Tendulkar has not scored a Test hundred for almost two years. There are so many other stats which will reveal that his poor form is not restricted to one series or a few months. So, why is the man himself in denial?
He is not the 1st great to face difficulties at the end of his career, but Sachin appears to be in denial.
Tendulkar is struggling and it pains me every day to watch dismissal, as it pains millions of us across the world. But, history suggests that all mighty players fail to acknowledge this during their struggle. A genius like Tendulkar, it appears, is making the same mistake.
Even the great Viv Richards made the same mistake. Richards did not score a Test hundred in his last two years as an international cricketer. During this period, he could average just 36 in 13 matches while his career average was above 50. And, like Tendulkar, his struggle was not limited to just one format of the game. Possibly the greatest ODI batsman, Richards was not picked for the 1992 World Cup. Does anyone talk about that? The West Indies selectors could no longer ignore Richards’ sustained struggle. In his last 30 ODI innings, he scored a solitary fifty.
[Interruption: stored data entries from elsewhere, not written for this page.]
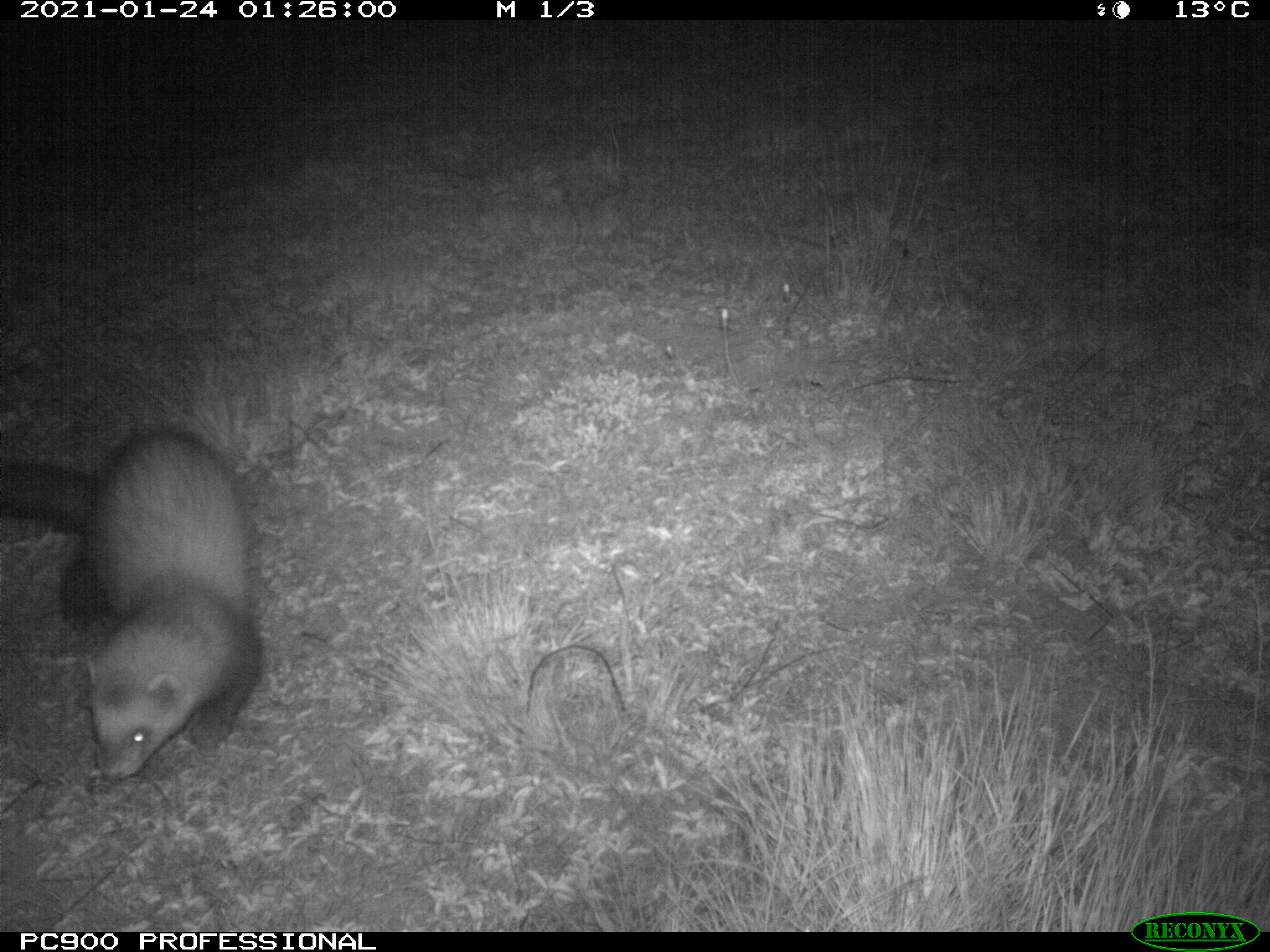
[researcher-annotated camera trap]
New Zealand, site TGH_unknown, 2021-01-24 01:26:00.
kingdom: Animalia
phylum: Chordata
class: Mammalia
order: Carnivora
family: Mustelidae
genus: Mustela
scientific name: Mustela furo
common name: ferret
Ferret (Mustela furo).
Contemporaries like Ricky Ponting, Brian Lara and Inzamam-ul-Haq played 19 Tests each in the last two years of their respective careers. Tendulkar was often compared with these players. Ponting’s failure is very recent; just two Test hundreds and change in a career average from 51.85 to 32.33 forced the Australian to retire. For the record, Ponting scored a total of 39 runs in his last seven ODIs and was dropped. Yes, dropped.
Although Inzamam’s case is slightly better with three hundreds in his last two years, closer inspection will reveal that he did not score a single ton in his last 23 innings. Similarly, just two fifty-plus score in his last 30 ODIs were stating the obvious decline of a mighty.
However, Lara was exceptional in this regard. Lara’s career average not only improved (from 52.88 to 53.11), but he also scored eight hundreds in 19 Tests in the last two years of his distinguished career. Lara’s average in ODIs dropped from his career average but the frequency of half-centuries did not drop alarmingly in the last two years.
Perhaps Sunil Gavaskar is the only Indian batsman who did not struggle in his last two years of Test cricket. Like Lara, Gavaskar got better (19 matches, an average of 54.37 with four hundreds) in his last two years as against a career average of 51.12.
Yet the likes of Lara and Gavaskar are rare cricketers who left the game on a personal high. In the last two years, players like Allan Border (42.10 from 50.56),Javed Maindad (38.35 from 52.57) and Matthew Hayden (36.91from 52.57) saw their averages take a blow significantly from their career averages. This phenomenon is perhaps as old as the game itself.
During Richards’ time, the media was not so big; there was no Twitter or Facebook to remind him of his mortality after each failure. Nobody was that bothered about Richards’ struggle then and his greatness is undisputed despite that blip. But Tendulkar may not be that lucky. The last chapter of his extraordinary career may haunt him forever.